Prevelance, Genesis and Prognostic Relevance of Beta1-Adrenoceptor Autoantibodies in Human Myocardial Disease - Project description
Background
In heart failure, evidence is growing for a pathogenic significance of functionally active (auto-)antibodies being able to recognize and to stimulate the cardiac beta1-adrenergic receptor (anti-beta1 abs). Anti-beta1 abs are thought to play a key role particularly in the initiation and course of idiopathic dilated cardiomyopathy (DCM), a heart muscle disease of unknown etiology.
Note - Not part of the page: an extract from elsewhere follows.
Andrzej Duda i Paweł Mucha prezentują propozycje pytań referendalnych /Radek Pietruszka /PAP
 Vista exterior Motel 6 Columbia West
Patients with chronic heart failure (CHF) often present alterations in humoral and cellular immunity. Therefore, current theories on cardiac tissue injury in DCM focus on abnormal or misled immune responses to infections caused by cardiotropic viruses, bacteria, and/or parasites. As a consequence, a substantial number of CHF-patients develop cross-reacting antibodies and/or autoanti-bodies to a wide panel of cardiac antigens, including membrane proteins (i.e., cell surface receptors), mitochondrial proteins, and myocyte structural proteins. Irrespective of whether development of DCM is primarily due to chronic myocardial infection or to ab-normalities in the adaptive or innate immune system, cardiac tissue injury is thought to be mediated mainly by cytokines and/or heart-specific autoantibodies. At least for antibodies directed against the human beta1-AR, recently we provided conclusive evidence for a beta1-receptor-directed autoimmune attack as a possible cause of heart failure in a human-analogous rat model. However, in humans
the true prevalence of stimulating anti-beta1 abs depending on the nature and severity of the underlying myocardial disease, and
the sequence of events leading to the formation of functional receptor autoantibodies have not yet been systematically investigated.
Objective
The objective of our project is to assess the prevalence of functional anti-beta1 abs in larger, well-defined patient cohorts with heart failure of defined origin. The comparison of antibody status/antibody development (titer) and the clinical course of the disease will permit us to estimate the predictive potential of anti-beta1 antibodies depending on the underlying cardiac disease. A second goal is to clarify whether there is a link in humans between acute inflammatory or acute ischemic myocardial damage and the development of stimulating anti-beta1 antibodies (correlation of the severity of myocardial damage with occurrence, peak, and course (persistence) of beta1 autoantibody titers).
Implementation
Results from a first smaller pilot study clearly indicated that anti-beta1 abs may have an adverse effect on cardiac function in chronic heart failure. Ten years of clinical follow-up of the patients from this pilot study revealed, that anti-beta1 antibody-positive patients had an almost threefold increased cardiovascular mortality risk. In the last few years the basis for a larger prevalence study and thus re-evaluation of the predictive potential of anti-beta1 abs has been formed with the aid of the Competence Network of Heart Failure (CNHF) at the Cardiovas-cular Center in Würzburg. However, the so far available defined CNHF patient groups will be soon expanded by prospective inclusion of patients with acute myocarditis or acute myocardial infarction in the frame of a national multicentre study under the auspices of the CNHF. In the last few years we equally developed a novel highly sensitive method to detect and quantify antibody-induced receptor activation using fluorescence resonance energy transfer (FRET), which reliably identifies stimulating receptor-autoantibodies in humans. Moreover, the FRET methodology will facilitate the sequential analysis of larger patient cohorts. Our planned prospective study on the genesis and time-course of stimulating anti-beta1 abs after acute inflammatory or acute ischemic myocardial damage (ETiCS-study) will be funded in the frame of the BMBF-program “molecular diagnostics” and carried out in cooperation with the Center for Study Coordination, Study Management and Biometrics (CSSB) in Leipzig, and, of course, will include more than 10 established CNHF-network partners as well.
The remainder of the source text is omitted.